Extrahierte Daten:
══════════════════════════════

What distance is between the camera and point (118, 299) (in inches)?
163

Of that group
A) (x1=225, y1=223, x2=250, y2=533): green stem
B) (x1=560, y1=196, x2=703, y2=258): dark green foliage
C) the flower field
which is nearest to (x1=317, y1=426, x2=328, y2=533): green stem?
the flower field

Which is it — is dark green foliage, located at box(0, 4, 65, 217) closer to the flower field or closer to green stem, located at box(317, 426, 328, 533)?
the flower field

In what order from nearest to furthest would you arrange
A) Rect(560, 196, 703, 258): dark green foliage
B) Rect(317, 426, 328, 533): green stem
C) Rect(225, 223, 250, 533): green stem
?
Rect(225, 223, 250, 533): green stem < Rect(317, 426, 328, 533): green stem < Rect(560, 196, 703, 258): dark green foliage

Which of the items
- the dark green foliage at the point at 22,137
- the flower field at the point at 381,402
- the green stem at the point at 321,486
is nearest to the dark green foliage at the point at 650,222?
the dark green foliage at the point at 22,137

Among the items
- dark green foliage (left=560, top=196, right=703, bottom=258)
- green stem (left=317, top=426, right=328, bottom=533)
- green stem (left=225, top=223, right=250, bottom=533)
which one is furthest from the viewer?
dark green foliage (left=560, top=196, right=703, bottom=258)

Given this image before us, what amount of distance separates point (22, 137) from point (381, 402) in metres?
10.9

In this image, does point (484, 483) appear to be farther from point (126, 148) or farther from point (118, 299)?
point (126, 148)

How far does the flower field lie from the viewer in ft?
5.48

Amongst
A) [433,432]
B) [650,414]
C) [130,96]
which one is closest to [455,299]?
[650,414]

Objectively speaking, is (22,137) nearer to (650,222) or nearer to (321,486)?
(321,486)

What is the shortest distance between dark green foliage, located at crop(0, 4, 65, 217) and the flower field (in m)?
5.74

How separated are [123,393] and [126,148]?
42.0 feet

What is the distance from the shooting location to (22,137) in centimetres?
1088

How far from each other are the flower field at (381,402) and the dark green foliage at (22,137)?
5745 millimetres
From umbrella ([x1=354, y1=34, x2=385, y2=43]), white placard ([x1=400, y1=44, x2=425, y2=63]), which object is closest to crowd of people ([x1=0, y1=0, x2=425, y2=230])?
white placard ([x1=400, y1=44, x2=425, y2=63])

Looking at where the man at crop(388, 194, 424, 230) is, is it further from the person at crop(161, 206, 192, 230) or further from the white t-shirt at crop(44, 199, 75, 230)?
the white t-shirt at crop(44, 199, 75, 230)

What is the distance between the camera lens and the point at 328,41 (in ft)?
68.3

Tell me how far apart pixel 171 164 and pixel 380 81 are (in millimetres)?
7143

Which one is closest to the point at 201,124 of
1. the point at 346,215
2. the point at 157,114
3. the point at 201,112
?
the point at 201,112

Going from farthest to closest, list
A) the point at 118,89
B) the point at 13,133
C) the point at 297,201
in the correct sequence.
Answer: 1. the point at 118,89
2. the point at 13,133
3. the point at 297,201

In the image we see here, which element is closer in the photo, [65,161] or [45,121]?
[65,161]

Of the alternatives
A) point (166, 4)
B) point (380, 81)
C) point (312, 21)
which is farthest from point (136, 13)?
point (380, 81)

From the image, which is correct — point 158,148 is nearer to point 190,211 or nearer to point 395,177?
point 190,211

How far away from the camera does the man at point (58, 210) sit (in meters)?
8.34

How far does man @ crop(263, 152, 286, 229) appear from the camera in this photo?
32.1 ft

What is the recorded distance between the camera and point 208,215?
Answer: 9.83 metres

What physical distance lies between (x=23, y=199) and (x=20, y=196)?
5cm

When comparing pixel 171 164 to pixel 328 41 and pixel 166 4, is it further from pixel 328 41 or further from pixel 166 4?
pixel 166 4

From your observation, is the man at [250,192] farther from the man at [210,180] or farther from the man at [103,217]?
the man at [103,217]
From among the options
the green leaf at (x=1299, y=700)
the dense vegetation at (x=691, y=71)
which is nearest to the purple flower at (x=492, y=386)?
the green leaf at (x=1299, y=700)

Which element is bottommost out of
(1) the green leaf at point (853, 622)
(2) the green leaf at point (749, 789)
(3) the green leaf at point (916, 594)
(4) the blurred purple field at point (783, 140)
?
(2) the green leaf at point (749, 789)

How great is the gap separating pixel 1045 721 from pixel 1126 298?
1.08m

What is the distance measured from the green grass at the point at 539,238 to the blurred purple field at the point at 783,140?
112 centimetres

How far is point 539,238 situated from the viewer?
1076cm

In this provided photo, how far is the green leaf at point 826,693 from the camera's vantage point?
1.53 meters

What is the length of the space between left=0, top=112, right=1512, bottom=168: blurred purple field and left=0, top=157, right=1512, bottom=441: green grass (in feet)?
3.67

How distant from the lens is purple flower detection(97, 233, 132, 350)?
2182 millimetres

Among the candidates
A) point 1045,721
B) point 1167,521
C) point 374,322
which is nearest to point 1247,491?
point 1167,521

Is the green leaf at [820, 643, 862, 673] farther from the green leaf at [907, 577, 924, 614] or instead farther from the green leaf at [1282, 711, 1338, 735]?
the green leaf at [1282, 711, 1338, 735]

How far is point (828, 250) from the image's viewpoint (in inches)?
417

══════════════════════════════

### ZIELSETZUNG
Ändern Sie die obigen Daten, indem Sie "blurred purple field" überall durch "blurry violet field" ersetzen, und geben Sie sie ansonsten unverändert vollständig wieder.

### LÖSUNG DER AUFGABE
What distance is between the camera and point (118, 299) (in inches)?
163

Of that group
A) (x1=225, y1=223, x2=250, y2=533): green stem
B) (x1=560, y1=196, x2=703, y2=258): dark green foliage
C) the flower field
which is nearest to (x1=317, y1=426, x2=328, y2=533): green stem?
the flower field

Which is it — is dark green foliage, located at box(0, 4, 65, 217) closer to the flower field or closer to green stem, located at box(317, 426, 328, 533)?
the flower field

In what order from nearest to furthest would you arrange
A) Rect(560, 196, 703, 258): dark green foliage
B) Rect(317, 426, 328, 533): green stem
C) Rect(225, 223, 250, 533): green stem
?
Rect(225, 223, 250, 533): green stem < Rect(317, 426, 328, 533): green stem < Rect(560, 196, 703, 258): dark green foliage

Which of the items
- the dark green foliage at the point at 22,137
- the flower field at the point at 381,402
- the green stem at the point at 321,486
is nearest to the dark green foliage at the point at 650,222?
the dark green foliage at the point at 22,137

Among the items
- dark green foliage (left=560, top=196, right=703, bottom=258)
- green stem (left=317, top=426, right=328, bottom=533)
- green stem (left=225, top=223, right=250, bottom=533)
which one is furthest from the viewer?
dark green foliage (left=560, top=196, right=703, bottom=258)

Given this image before us, what amount of distance separates point (22, 137) from point (381, 402) in metres?
10.9

In this image, does point (484, 483) appear to be farther from point (126, 148) or farther from point (118, 299)?
point (126, 148)

How far does the flower field lie from the viewer in ft?
5.48

Amongst
A) [433,432]
B) [650,414]
C) [130,96]
which one is closest to [455,299]?
[650,414]

Objectively speaking, is (22,137) nearer to (650,222) or nearer to (321,486)?
(321,486)

What is the shortest distance between dark green foliage, located at crop(0, 4, 65, 217) and the flower field (in m)?
5.74

How separated are [123,393] and [126,148]?
42.0 feet

What is the distance from the shooting location to (22,137) in centimetres?
1088

How far from each other are the flower field at (381,402) and the dark green foliage at (22,137)?
5745 millimetres
From umbrella ([x1=354, y1=34, x2=385, y2=43]), white placard ([x1=400, y1=44, x2=425, y2=63]), which object is closest to crowd of people ([x1=0, y1=0, x2=425, y2=230])?
white placard ([x1=400, y1=44, x2=425, y2=63])

Looking at where the man at crop(388, 194, 424, 230) is, is it further from the person at crop(161, 206, 192, 230) or further from the white t-shirt at crop(44, 199, 75, 230)?
the white t-shirt at crop(44, 199, 75, 230)

What is the distance between the camera lens and the point at 328,41 (in ft)?
68.3

Tell me how far apart pixel 171 164 and pixel 380 81 are (in millimetres)?
7143

Which one is closest to the point at 201,124 of
1. the point at 346,215
2. the point at 157,114
3. the point at 201,112
?
the point at 201,112

Going from farthest to closest, list
A) the point at 118,89
B) the point at 13,133
C) the point at 297,201
in the correct sequence.
Answer: 1. the point at 118,89
2. the point at 13,133
3. the point at 297,201

In the image we see here, which element is closer in the photo, [65,161] or [45,121]?
[65,161]

Of the alternatives
A) point (166, 4)
B) point (380, 81)
C) point (312, 21)
which is farthest from point (136, 13)?
point (380, 81)

From the image, which is correct — point 158,148 is nearer to point 190,211 or nearer to point 395,177?
point 190,211

How far away from the camera does the man at point (58, 210) sit (in meters)?
8.34

How far does man @ crop(263, 152, 286, 229) appear from the camera in this photo?
32.1 ft

What is the recorded distance between the camera and point 208,215?
Answer: 9.83 metres

What physical distance lies between (x=23, y=199) and (x=20, y=196)?
5cm

When comparing pixel 171 164 to pixel 328 41 and pixel 166 4, is it further from pixel 328 41 or further from pixel 166 4?
pixel 166 4

From your observation, is the man at [250,192] farther from the man at [210,180] or farther from the man at [103,217]?
the man at [103,217]
From among the options
the green leaf at (x=1299, y=700)
the dense vegetation at (x=691, y=71)
which is nearest to the purple flower at (x=492, y=386)?
the green leaf at (x=1299, y=700)

Which element is bottommost out of
(1) the green leaf at point (853, 622)
(2) the green leaf at point (749, 789)
(3) the green leaf at point (916, 594)
(4) the blurry violet field at point (783, 140)
?
(2) the green leaf at point (749, 789)

How great is the gap separating pixel 1045 721 from pixel 1126 298?
1.08m

What is the distance measured from the green grass at the point at 539,238 to the blurry violet field at the point at 783,140?
112 centimetres

How far is point 539,238 situated from the viewer?
1076cm

In this provided photo, how far is the green leaf at point 826,693 from the camera's vantage point?
1.53 meters

What is the length of the space between left=0, top=112, right=1512, bottom=168: blurry violet field and left=0, top=157, right=1512, bottom=441: green grass (in feet)?
3.67

How distant from the lens is purple flower detection(97, 233, 132, 350)?
2182 millimetres

Among the candidates
A) point 1045,721
B) point 1167,521
C) point 374,322
which is nearest to point 1247,491?
point 1167,521

Is the green leaf at [820, 643, 862, 673] farther from the green leaf at [907, 577, 924, 614] or instead farther from the green leaf at [1282, 711, 1338, 735]?
the green leaf at [1282, 711, 1338, 735]

How far is point (828, 250) from the image's viewpoint (in inches)?
417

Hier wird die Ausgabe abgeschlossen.